10 Golf Hacks to Improve Your Game

Here are 10 quick and easy things you could be doing right now to give your game a boost inside and outside of the locker room.

  1. Get into a decent pre-shot routine. Take Jim Furyk, for example. Before he putts, he addresses the ball, and then backs off – every time. Make sure whatever your routine is that you follow through with it before each shot. Once you get used to it, the routine will give you a sense of calm and improve your nerves.
  1. Use rain gloves when it’s not raining – they can be useful on hot, sticky summer days, especially if you suffer from sweaty-palm syndrome. The more your hands perspire, the stickier your gloves become.
  1. Pack a bungee chord in your bag for a great arm stretch before your tee off. It’s the perfect warm up hack!
  1. It’s a small touch, but you can make your grip smell good by spraying deodorant on your hands in the clubhouse bathroom.
  1. Develop a safety shot. Many disasters happen from the tee, and as you work on becoming a more consistent player, having a safety shot in your back pocket, where you know without a doubt that you can make it no matter how much trouble you’re in, is extremely important.
  1. Want to measure whether or not you’re directly making impact? Use a dry-erase marker on your clubface to get immediate feedback on where the ball is making contact. Alternatively, you can also use Dr. Scholl’s foot spray.
  1. Try to get in the habit of marking your ball with the head side up. Only mark it with tails up if you’re asked to move the mark off a playing partner’s line. It will be there to remind you to remark your ball in its original place. Tiger Woods did it at the 1996 U.S. Amateur and it worked for him!
  1. Carry a carpenter’s nail in your bag for cleaning inside grooves. The duel-purpose tool can also work well as a ball marker.
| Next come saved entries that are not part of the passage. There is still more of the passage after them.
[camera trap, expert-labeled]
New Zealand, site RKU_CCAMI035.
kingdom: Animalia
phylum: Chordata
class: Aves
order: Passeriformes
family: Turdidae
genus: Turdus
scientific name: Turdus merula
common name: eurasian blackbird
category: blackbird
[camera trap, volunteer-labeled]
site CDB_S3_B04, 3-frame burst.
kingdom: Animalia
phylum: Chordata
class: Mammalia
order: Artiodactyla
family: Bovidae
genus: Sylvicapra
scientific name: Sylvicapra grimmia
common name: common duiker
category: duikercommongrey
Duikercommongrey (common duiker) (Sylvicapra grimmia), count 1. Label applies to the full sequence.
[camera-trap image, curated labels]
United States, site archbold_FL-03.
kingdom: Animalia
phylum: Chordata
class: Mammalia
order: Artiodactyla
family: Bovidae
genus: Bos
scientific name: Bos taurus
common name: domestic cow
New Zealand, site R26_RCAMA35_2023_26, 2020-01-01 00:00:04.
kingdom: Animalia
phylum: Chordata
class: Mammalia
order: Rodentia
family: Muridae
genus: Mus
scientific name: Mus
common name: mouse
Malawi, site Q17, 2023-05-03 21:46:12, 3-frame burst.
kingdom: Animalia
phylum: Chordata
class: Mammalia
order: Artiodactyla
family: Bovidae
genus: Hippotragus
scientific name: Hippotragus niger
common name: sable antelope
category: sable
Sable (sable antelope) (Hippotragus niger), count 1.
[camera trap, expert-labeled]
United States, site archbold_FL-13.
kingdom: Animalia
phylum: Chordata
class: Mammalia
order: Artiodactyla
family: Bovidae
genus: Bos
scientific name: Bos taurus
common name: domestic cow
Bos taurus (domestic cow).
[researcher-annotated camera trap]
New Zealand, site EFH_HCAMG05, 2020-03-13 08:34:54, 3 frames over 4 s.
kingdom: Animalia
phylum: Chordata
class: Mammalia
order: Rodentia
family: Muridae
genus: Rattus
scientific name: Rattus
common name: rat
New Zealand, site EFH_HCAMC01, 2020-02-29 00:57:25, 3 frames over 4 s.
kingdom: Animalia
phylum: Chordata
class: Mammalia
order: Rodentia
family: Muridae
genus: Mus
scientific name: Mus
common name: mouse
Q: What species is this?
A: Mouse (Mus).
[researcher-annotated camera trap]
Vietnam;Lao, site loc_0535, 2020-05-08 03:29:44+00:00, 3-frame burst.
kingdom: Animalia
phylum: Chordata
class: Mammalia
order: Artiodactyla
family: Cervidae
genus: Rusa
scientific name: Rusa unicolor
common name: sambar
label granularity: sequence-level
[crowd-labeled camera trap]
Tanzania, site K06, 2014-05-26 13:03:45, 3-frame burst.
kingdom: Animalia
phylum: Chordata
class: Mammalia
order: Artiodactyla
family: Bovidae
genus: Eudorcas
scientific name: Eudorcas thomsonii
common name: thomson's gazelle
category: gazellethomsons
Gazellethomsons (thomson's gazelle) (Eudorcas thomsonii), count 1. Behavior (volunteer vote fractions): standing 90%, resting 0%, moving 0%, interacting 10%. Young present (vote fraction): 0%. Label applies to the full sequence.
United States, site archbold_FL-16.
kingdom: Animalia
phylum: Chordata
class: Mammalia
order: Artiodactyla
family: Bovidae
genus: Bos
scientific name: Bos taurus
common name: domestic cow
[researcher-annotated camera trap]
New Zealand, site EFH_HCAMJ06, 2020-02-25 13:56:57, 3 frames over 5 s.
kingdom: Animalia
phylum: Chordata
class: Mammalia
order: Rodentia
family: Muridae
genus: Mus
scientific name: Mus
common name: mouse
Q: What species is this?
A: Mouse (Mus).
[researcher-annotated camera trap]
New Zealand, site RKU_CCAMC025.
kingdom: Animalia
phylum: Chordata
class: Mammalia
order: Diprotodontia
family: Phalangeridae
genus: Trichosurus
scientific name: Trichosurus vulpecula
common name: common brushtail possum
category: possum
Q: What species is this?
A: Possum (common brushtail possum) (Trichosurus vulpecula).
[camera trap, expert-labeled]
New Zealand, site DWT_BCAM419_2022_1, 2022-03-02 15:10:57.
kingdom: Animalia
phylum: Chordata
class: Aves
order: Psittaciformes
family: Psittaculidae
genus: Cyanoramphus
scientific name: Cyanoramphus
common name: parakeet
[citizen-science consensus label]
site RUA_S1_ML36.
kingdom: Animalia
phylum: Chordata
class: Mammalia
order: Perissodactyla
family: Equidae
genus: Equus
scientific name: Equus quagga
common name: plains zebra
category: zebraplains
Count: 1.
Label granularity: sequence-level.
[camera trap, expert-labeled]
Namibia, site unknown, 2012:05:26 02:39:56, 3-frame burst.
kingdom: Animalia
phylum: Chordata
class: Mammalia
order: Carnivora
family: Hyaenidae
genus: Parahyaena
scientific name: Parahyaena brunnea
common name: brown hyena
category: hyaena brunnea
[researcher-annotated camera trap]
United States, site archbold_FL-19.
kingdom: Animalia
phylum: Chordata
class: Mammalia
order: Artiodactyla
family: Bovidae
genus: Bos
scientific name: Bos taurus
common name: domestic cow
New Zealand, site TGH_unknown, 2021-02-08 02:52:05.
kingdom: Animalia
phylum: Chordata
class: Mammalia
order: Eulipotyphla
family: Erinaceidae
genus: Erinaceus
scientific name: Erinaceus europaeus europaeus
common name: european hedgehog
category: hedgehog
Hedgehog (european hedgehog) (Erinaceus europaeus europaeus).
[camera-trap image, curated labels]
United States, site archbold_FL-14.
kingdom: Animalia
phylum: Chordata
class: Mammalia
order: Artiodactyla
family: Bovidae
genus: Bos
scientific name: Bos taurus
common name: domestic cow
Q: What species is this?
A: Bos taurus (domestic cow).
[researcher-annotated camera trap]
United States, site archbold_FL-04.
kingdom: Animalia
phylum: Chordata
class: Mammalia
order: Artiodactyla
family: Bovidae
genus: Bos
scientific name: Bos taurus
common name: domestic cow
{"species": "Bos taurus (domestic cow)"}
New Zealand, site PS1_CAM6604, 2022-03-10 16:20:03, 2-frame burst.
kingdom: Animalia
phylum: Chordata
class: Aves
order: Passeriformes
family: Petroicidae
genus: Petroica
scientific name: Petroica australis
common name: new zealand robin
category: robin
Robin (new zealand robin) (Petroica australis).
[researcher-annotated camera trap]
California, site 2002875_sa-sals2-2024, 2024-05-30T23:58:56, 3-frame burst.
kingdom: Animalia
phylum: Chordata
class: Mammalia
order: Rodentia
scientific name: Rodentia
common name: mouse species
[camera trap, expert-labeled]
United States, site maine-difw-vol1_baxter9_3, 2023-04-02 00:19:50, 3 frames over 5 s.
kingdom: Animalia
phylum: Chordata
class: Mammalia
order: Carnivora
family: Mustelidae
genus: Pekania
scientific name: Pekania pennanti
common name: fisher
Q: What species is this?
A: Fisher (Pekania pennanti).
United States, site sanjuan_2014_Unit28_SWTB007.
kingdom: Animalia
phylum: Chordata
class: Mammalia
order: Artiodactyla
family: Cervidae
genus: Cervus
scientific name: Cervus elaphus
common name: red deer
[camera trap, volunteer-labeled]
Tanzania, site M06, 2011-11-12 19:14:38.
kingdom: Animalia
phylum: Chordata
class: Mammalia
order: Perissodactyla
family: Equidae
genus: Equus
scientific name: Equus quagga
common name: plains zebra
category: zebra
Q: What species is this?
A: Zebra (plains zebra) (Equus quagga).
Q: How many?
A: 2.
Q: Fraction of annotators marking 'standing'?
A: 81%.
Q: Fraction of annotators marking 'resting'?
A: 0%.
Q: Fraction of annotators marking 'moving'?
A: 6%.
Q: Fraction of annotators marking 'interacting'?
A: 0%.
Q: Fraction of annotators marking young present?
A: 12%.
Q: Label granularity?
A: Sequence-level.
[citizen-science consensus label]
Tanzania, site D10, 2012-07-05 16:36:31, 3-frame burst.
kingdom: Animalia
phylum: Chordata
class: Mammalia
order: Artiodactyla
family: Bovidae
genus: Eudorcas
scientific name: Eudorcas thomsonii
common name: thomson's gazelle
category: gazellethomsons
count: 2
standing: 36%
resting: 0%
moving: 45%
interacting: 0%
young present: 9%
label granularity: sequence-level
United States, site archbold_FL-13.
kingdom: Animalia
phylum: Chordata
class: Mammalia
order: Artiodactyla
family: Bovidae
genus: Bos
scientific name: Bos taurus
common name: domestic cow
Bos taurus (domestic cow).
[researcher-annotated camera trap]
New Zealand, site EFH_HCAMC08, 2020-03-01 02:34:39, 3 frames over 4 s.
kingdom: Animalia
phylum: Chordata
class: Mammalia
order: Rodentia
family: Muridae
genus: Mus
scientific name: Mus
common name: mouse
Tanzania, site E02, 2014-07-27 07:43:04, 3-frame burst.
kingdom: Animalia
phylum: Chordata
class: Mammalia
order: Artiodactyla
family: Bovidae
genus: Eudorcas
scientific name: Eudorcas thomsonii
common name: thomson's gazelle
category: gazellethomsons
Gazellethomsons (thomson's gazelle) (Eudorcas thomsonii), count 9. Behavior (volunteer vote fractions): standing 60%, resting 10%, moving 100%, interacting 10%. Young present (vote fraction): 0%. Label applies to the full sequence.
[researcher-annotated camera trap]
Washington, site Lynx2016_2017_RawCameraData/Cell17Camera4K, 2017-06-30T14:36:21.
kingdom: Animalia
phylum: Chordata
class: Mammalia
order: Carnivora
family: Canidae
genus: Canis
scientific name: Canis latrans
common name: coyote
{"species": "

  1. Are your gloves wet? Hang them from the top of your umbrella to dry them out while you’re playing outside.
  1. Simulate the most critical holes backwards before you play them – especially the par 5’s. When you’re on the fairway, turn around and look back at the tee. Where is the fairway’s widest point? This will help you manage depth perception. It may look like 15 yards when it’s actually 30.